3. The nutraceutical dietary supplement as claimed in claim 1 or 2, wherein the multimineral comprising a combination of Vitamin C in 100mg, Iron in 17mg, potassium in 10mg, calcium in 5mg, phosphorous in 3.86mg, copper in 1.7mg, nickel in 130mcg, selenium in 35mcg, tin in 2mcg, chloride in 9.7mcg, manganese in 4mg, silicon in 2mg, boron in 1mg, and vanadium in 10mcg.

4. The nutraceutical dietary supplement as claimed in claim 1, wherein nano curcumins are water-soluble.

5. The nutraceutical dietary supplement as claimed in claim 1, wherein the supplement is presented in tablet formulation, wherein the formulation is designed to ensure uniformity in weight and drug content and to maintain chemical and physical stability over time.

6. The nutraceutical dietary supplement as claimed in claim 1, wherein the manufacturing process of the supplement includes dry granulation or direct compression method.

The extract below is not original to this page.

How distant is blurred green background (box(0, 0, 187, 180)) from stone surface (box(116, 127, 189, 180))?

7. The nutraceutical dietary supplement as claimed in claim 1, wherein the supplement is particularly formulated for preventing cancer and the risk of cancer-like symptoms in any individual.

8. A method for preventing cancer and risk of cancer-like symptoms in an individual, comprising administering the nutraceutical dietary supplement of any of the preceding claims to the individual in need thereof.